▸ WORK TASK
Reproduce the entries exactly. Omit none of them.
"""
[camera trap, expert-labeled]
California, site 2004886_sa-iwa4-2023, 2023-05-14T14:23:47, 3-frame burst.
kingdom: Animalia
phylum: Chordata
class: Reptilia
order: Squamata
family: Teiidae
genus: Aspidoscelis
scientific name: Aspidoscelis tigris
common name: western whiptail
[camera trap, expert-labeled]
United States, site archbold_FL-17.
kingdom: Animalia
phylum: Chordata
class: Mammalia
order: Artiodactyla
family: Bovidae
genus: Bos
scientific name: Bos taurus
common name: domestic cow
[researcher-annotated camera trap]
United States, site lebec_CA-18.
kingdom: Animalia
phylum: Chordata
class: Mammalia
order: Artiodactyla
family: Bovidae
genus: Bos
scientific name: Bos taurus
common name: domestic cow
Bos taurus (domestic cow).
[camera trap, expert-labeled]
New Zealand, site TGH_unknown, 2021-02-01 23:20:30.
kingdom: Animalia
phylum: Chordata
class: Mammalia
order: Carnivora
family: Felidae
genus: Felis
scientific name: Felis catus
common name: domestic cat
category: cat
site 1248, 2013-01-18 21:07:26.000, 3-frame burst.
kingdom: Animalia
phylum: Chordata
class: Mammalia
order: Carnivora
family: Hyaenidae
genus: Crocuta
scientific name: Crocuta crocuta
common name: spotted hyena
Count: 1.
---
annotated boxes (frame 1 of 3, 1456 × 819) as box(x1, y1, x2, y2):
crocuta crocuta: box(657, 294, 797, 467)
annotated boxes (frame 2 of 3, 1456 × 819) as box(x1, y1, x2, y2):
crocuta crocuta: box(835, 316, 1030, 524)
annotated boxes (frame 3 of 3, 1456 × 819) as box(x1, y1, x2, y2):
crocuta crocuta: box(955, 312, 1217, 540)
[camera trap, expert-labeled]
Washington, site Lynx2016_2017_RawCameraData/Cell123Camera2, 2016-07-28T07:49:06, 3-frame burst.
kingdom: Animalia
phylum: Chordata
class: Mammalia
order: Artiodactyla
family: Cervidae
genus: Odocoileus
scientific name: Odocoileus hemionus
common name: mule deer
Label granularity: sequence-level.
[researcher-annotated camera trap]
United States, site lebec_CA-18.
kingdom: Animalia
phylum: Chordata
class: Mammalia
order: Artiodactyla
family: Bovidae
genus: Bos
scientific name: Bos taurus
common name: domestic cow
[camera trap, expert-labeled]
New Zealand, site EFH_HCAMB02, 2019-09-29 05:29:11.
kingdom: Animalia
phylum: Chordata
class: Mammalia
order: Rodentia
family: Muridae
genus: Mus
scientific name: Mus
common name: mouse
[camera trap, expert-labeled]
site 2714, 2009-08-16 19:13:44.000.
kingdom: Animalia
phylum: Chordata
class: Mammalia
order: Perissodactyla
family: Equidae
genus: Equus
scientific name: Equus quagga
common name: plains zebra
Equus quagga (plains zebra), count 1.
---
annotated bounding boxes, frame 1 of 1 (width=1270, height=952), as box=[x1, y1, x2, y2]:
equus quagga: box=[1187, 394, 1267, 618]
"""
▸ COMPLETED TASK
[camera trap, expert-labeled]
California, site 2004886_sa-iwa4-2023, 2023-05-14T14:23:47, 3-frame burst.
kingdom: Animalia
phylum: Chordata
class: Reptilia
order: Squamata
family: Teiidae
genus: Aspidoscelis
scientific name: Aspidoscelis tigris
common name: western whiptail
[camera trap, expert-labeled]
United States, site archbold_FL-17.
kingdom: Animalia
phylum: Chordata
class: Mammalia
order: Artiodactyla
family: Bovidae
genus: Bos
scientific name: Bos taurus
common name: domestic cow
[researcher-annotated camera trap]
United States, site lebec_CA-18.
kingdom: Animalia
phylum: Chordata
class: Mammalia
order: Artiodactyla
family: Bovidae
genus: Bos
scientific name: Bos taurus
common name: domestic cow
Bos taurus (domestic cow).
[camera trap, expert-labeled]
New Zealand, site TGH_unknown, 2021-02-01 23:20:30.
kingdom: Animalia
phylum: Chordata
class: Mammalia
order: Carnivora
family: Felidae
genus: Felis
scientific name: Felis catus
common name: domestic cat
category: cat
site 1248, 2013-01-18 21:07:26.000, 3-frame burst.
kingdom: Animalia
phylum: Chordata
class: Mammalia
order: Carnivora
family: Hyaenidae
genus: Crocuta
scientific name: Crocuta crocuta
common name: spotted hyena
Count: 1.
---
annotated boxes (frame 1 of 3, 1456 × 819) as box(x1, y1, x2, y2):
crocuta crocuta: box(657, 294, 797, 467)
annotated boxes (frame 2 of 3, 1456 × 819) as box(x1, y1, x2, y2):
crocuta crocuta: box(835, 316, 1030, 524)
annotated boxes (frame 3 of 3, 1456 × 819) as box(x1, y1, x2, y2):
crocuta crocuta: box(955, 312, 1217, 540)
[camera trap, expert-labeled]
Washington, site Lynx2016_2017_RawCameraData/Cell123Camera2, 2016-07-28T07:49:06, 3-frame burst.
kingdom: Animalia
phylum: Chordata
class: Mammalia
order: Artiodactyla
family: Cervidae
genus: Odocoileus
scientific name: Odocoileus hemionus
common name: mule deer
Label granularity: sequence-level.
[researcher-annotated camera trap]
United States, site lebec_CA-18.
kingdom: Animalia
phylum: Chordata
class: Mammalia
order: Artiodactyla
family: Bovidae
genus: Bos
scientific name: Bos taurus
common name: domestic cow
[camera trap, expert-labeled]
New Zealand, site EFH_HCAMB02, 2019-09-29 05:29:11.
kingdom: Animalia
phylum: Chordata
class: Mammalia
order: Rodentia
family: Muridae
genus: Mus
scientific name: Mus
common name: mouse
[camera trap, expert-labeled]
site 2714, 2009-08-16 19:13:44.000.
kingdom: Animalia
phylum: Chordata
class: Mammalia
order: Perissodactyla
family: Equidae
genus: Equus
scientific name: Equus quagga
common name: plains zebra
Equus quagga (plains zebra), count 1.
---
annotated bounding boxes, frame 1 of 1 (width=1270, height=952), as box=[x1, y1, x2, y2]:
equus quagga: box=[1187, 394, 1267, 618]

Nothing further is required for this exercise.